When the 2017 Tax Cuts and Job Acts was introduced, there was a new investment opportunity released.
It allowed some investors to receive special tax incentives when they invested in some type of distressed area. This program requires investing in what is referred to as Opportunity Zones.
Learning more about the opportunity fund investment and its potential will help an investor figure out if this is something they want to invest in. The entire purpose and goal of the program are to help increase development and the creation of jobs in areas that are economically distressed.
How to Invest in Opportunity Zones?
To help revitalize the economy, tax incentives for the capital gains that were invested in a QOF were introduced. Sometimes, a person will be able to defer and reduce the capital gains tax if they have invested in capital gains in the Qualified Opportunity Fund. Besides that, the gains that are earned from the QOF may be entirely tax-free.
A Qualified Opportunity Fund will invest in the Opportunity Zones. Every state will nominate the areas that will be classified as an Opportunity Zone. It is the Secretary of the U.S. Treasury that will certify this nomination through the IRS. There are more than 8,700 different Opportunity Zones across the U.S. states and all territories.
Currently, the benefit for Opportunity Zone investment is valid from 2017 until 2026. It will expire unless Congress makes the decision to renew this program.
The Qualified Opportunity Fund Defined
Before making any type of investment, it is essential to learn more about what the Qualified Opportunity Fund is.

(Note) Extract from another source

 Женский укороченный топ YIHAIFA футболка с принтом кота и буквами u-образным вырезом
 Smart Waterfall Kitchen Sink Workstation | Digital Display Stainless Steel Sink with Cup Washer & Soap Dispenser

It is more specifically a partnership or a type of C corporation where an investment in a Qualified Opportunity Zone is made. The business, which could be existing or new, must certify it is the Qualified Opportunity Fund, which is done by filing the IRS Form 8996.
Benefits of Opportunity Zone Investments
One of the biggest benefits offered by an Opportunity Zone investment is that the capital gains will be deferred on the original sale until the QOF has been sold or by the completion date, whichever happens to occur first.

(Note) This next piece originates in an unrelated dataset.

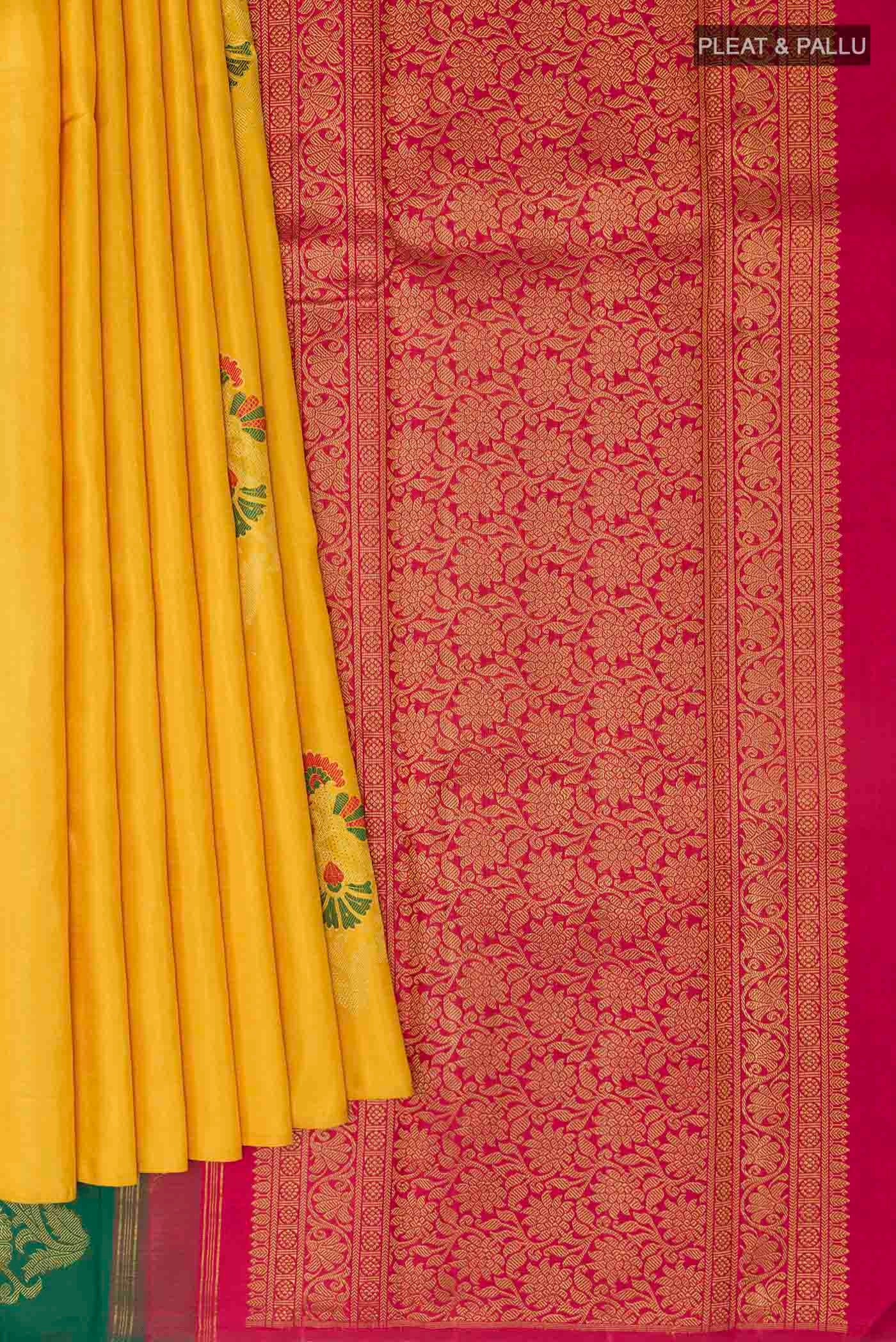 Yellow Kanchipuram Silk Saree - Image 4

The sale needs to have been made to some type of “unrelated” party. With this program, shareholders need to have owned a minimum of 20% of a corporation that is a related party.
Additionally, taxable capital gains will be reduced by up to 10% if there is a QOF that is held for five years and it may be reduced by up to 15% if it is held for a minimum of seven years. The capital gains from the actual QOF will be tax-free when someone holds the funds for a minimum of 10 years.
The deferral of these capital gains is not going to be automatic. If someone wants to be included in the program, it is necessary to defer the gain by filing the Form 8949.
This form must be filed with the tax return the year that the tax would be due. When it comes to Qualified Opportunity Funds, it is necessary to be informed and know what is expected and needed.
This is going to help ensure that the desired results are achieved. In the long run, knowing this information will pay off.